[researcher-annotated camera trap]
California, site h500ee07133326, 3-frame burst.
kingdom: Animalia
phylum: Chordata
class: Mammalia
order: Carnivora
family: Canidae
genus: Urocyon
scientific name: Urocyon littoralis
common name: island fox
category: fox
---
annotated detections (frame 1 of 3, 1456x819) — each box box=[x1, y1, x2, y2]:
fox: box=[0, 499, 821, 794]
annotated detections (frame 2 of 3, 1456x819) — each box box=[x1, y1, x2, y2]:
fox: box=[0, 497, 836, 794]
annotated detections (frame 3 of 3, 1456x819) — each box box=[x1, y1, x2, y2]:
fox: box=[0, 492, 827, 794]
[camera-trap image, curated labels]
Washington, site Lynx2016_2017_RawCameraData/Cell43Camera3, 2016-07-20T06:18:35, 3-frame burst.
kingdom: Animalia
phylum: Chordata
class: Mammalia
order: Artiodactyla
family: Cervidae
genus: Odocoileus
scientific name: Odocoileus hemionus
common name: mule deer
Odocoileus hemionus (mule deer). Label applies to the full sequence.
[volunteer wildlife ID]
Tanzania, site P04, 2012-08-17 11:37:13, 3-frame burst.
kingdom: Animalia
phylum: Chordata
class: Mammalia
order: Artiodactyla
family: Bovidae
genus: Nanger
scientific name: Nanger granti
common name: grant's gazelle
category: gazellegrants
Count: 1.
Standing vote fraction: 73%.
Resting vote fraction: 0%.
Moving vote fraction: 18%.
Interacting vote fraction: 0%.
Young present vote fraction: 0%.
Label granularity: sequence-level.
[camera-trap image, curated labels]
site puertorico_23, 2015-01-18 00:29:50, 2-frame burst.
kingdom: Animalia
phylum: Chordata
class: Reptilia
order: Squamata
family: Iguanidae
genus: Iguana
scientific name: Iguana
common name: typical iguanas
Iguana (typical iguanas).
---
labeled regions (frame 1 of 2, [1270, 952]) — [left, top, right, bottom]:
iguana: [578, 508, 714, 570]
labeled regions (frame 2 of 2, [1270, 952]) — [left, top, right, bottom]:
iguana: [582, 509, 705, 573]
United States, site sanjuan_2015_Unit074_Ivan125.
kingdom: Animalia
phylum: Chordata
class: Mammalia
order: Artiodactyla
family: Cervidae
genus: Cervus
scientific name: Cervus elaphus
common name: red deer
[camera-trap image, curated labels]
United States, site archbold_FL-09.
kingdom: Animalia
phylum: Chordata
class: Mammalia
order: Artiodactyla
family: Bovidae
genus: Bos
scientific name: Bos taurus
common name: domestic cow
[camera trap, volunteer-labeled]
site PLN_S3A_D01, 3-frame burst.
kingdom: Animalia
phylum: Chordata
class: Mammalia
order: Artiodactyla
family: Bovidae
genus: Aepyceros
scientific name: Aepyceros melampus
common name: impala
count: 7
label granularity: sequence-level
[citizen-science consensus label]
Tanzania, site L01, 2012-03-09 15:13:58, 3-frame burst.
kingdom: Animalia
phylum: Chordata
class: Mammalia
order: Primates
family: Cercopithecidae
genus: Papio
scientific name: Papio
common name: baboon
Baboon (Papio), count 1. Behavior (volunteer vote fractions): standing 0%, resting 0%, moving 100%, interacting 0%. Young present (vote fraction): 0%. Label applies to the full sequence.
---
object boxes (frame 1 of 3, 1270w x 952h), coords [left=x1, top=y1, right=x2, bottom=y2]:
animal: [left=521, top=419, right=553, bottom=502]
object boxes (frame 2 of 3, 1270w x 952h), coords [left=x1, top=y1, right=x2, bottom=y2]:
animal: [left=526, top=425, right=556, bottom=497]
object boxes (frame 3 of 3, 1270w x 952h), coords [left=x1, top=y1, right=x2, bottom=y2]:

★ ★ ★

◆ ASSIGNMENT:
Each line of the records should be repeated exactly as it stands.

◆ TASK RESPONSE:
[researcher-annotated camera trap]
California, site h500ee07133326, 3-frame burst.
kingdom: Animalia
phylum: Chordata
class: Mammalia
order: Carnivora
family: Canidae
genus: Urocyon
scientific name: Urocyon littoralis
common name: island fox
category: fox
---
annotated detections (frame 1 of 3, 1456x819) — each box box=[x1, y1, x2, y2]:
fox: box=[0, 499, 821, 794]
annotated detections (frame 2 of 3, 1456x819) — each box box=[x1, y1, x2, y2]:
fox: box=[0, 497, 836, 794]
annotated detections (frame 3 of 3, 1456x819) — each box box=[x1, y1, x2, y2]:
fox: box=[0, 492, 827, 794]
[camera-trap image, curated labels]
Washington, site Lynx2016_2017_RawCameraData/Cell43Camera3, 2016-07-20T06:18:35, 3-frame burst.
kingdom: Animalia
phylum: Chordata
class: Mammalia
order: Artiodactyla
family: Cervidae
genus: Odocoileus
scientific name: Odocoileus hemionus
common name: mule deer
Odocoileus hemionus (mule deer). Label applies to the full sequence.
[volunteer wildlife ID]
Tanzania, site P04, 2012-08-17 11:37:13, 3-frame burst.
kingdom: Animalia
phylum: Chordata
class: Mammalia
order: Artiodactyla
family: Bovidae
genus: Nanger
scientific name: Nanger granti
common name: grant's gazelle
category: gazellegrants
Count: 1.
Standing vote fraction: 73%.
Resting vote fraction: 0%.
Moving vote fraction: 18%.
Interacting vote fraction: 0%.
Young present vote fraction: 0%.
Label granularity: sequence-level.
[camera-trap image, curated labels]
site puertorico_23, 2015-01-18 00:29:50, 2-frame burst.
kingdom: Animalia
phylum: Chordata
class: Reptilia
order: Squamata
family: Iguanidae
genus: Iguana
scientific name: Iguana
common name: typical iguanas
Iguana (typical iguanas).
---
labeled regions (frame 1 of 2, [1270, 952]) — [left, top, right, bottom]:
iguana: [578, 508, 714, 570]
labeled regions (frame 2 of 2, [1270, 952]) — [left, top, right, bottom]:
iguana: [582, 509, 705, 573]
United States, site sanjuan_2015_Unit074_Ivan125.
kingdom: Animalia
phylum: Chordata
class: Mammalia
order: Artiodactyla
family: Cervidae
genus: Cervus
scientific name: Cervus elaphus
common name: red deer
[camera-trap image, curated labels]
United States, site archbold_FL-09.
kingdom: Animalia
phylum: Chordata
class: Mammalia
order: Artiodactyla
family: Bovidae
genus: Bos
scientific name: Bos taurus
common name: domestic cow
[camera trap, volunteer-labeled]
site PLN_S3A_D01, 3-frame burst.
kingdom: Animalia
phylum: Chordata
class: Mammalia
order: Artiodactyla
family: Bovidae
genus: Aepyceros
scientific name: Aepyceros melampus
common name: impala
count: 7
label granularity: sequence-level
[citizen-science consensus label]
Tanzania, site L01, 2012-03-09 15:13:58, 3-frame burst.
kingdom: Animalia
phylum: Chordata
class: Mammalia
order: Primates
family: Cercopithecidae
genus: Papio
scientific name: Papio
common name: baboon
Baboon (Papio), count 1. Behavior (volunteer vote fractions): standing 0%, resting 0%, moving 100%, interacting 0%. Young present (vote fraction): 0%. Label applies to the full sequence.
---
object boxes (frame 1 of 3, 1270w x 952h), coords [left=x1, top=y1, right=x2, bottom=y2]:
animal: [left=521, top=419, right=553, bottom=502]
object boxes (frame 2 of 3, 1270w x 952h), coords [left=x1, top=y1, right=x2, bottom=y2]:
animal: [left=526, top=425, right=556, bottom=497]
object boxes (frame 3 of 3, 1270w x 952h), coords [left=x1, top=y1, right=x2, bottom=y2]:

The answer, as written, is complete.